Summary
The issue at hand is related to PCIe bus enumeration on a bare metal system using a Cix Sky1 SoC. When attempting to read the Vendor ID of a PCI-to-PCI bridge with no devices plugged in, the CPU locks up. This behavior is not observed on x86 PCIe buses or in QEMU. The goal is to determine if there are any necessary steps to take before reading the configuration space to detect the presence of a device.
Root Cause
The root cause of this issue is likely due to the specifics of the PCIe host bridge implementation on the Cix Sky1 SoC. Some possible causes include:
- Configuration request stalling: The PCIe spec mentions that configuration requests may be stalled if a device takes a long time to initialize.
- Device Tree limitations: The Device Tree provided by the firmware may not contain all the necessary information for proper PCIe enumeration.
- Lack of PCIe capabilities: The absence of overarching root bus and PCIe capabilities, such as CRS Software Visibility, may contribute to the issue.
Why This Happens in Real Systems
This issue occurs in real systems due to the complexity of PCIe bus enumeration and the variety of hardware implementations. Some key factors include:
- Hardware-specific quirks: Different SoCs and PCIe host bridges may have unique requirements or behaviors.
- Firmware and software interactions: The interaction between the firmware, Device Tree, and software can affect PCIe enumeration.
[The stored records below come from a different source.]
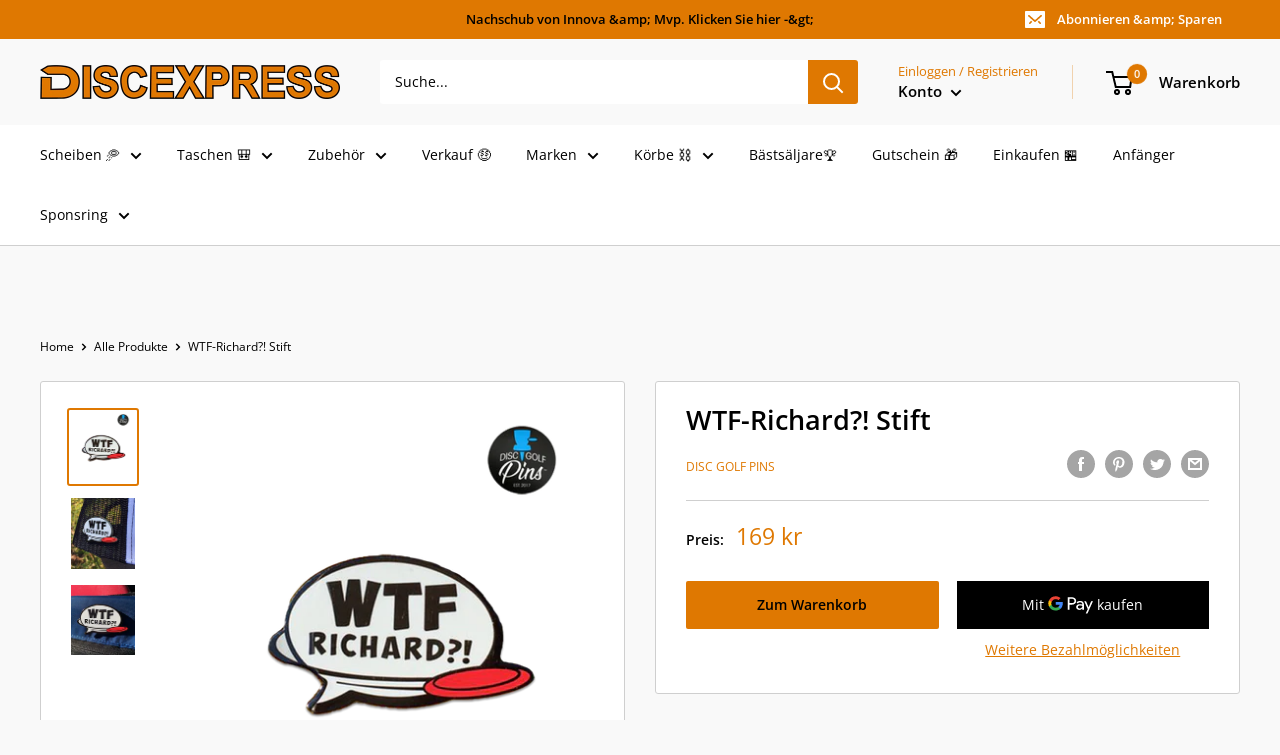

--- FILE ---
content_type: text/html; charset=UTF-8
request_url: https://gravity-apps.com/cmspro/timenoweu.php?1768999561
body_size: 41
content:
1768995960

--- FILE ---
content_type: text/html; charset=UTF-8
request_url: https://gravity-apps.com/cmspro/timenoweu.php?1768999561
body_size: 41
content:
1768995960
- Lack of standardization: The PCIe spec may not cover all possible scenarios, leading to inconsistencies across different systems.
Real-World Impact
The real-world impact of this issue includes:
- System crashes: The CPU lockup can cause system crashes or freezes.
- Enumeration failures: The inability to properly enumerate PCIe devices can lead to device detection failures and system instability.
- Development challenges: The complexity of debugging and resolving this issue can slow down development and increase costs.
Example or Code
void checkDevice(uint8_t bus, uint8_t device) {
uint8_t function = 0;
uint16_t vendorID = getVendorID(bus, device, function);
if (vendorID == 0xFFFF) return; // Device doesn't exist
// ... device does exist, enumerate it
}
How Senior Engineers Fix It
Senior engineers can fix this issue by:
- Consulting hardware documentation: Thoroughly reviewing the SoC and PCIe host bridge documentation to understand specific requirements.
- Analyzing firmware and software interactions: Examining the firmware, Device Tree, and software interactions to identify potential issues.
- Implementing workarounds or patches: Developing workarounds or patches to address hardware-specific quirks or limitations.
- Using alternative enumeration methods: Exploring alternative enumeration methods, such as using ACPI tables instead of Device Tree.
Why Juniors Miss It
Junior engineers may miss this issue due to:
- Lack of experience with PCIe bus enumeration: Inadequate understanding of the complexities involved in PCIe bus enumeration.
- Insufficient knowledge of hardware-specific quirks: Limited familiarity with the specific SoC and PCIe host bridge being used.
- Overreliance on standard documentation: Relying too heavily on standard documentation, such as the PCIe spec, without considering hardware-specific requirements.
- Inadequate testing and debugging: Failing to thoroughly test and debug the system, leading to overlooked issues.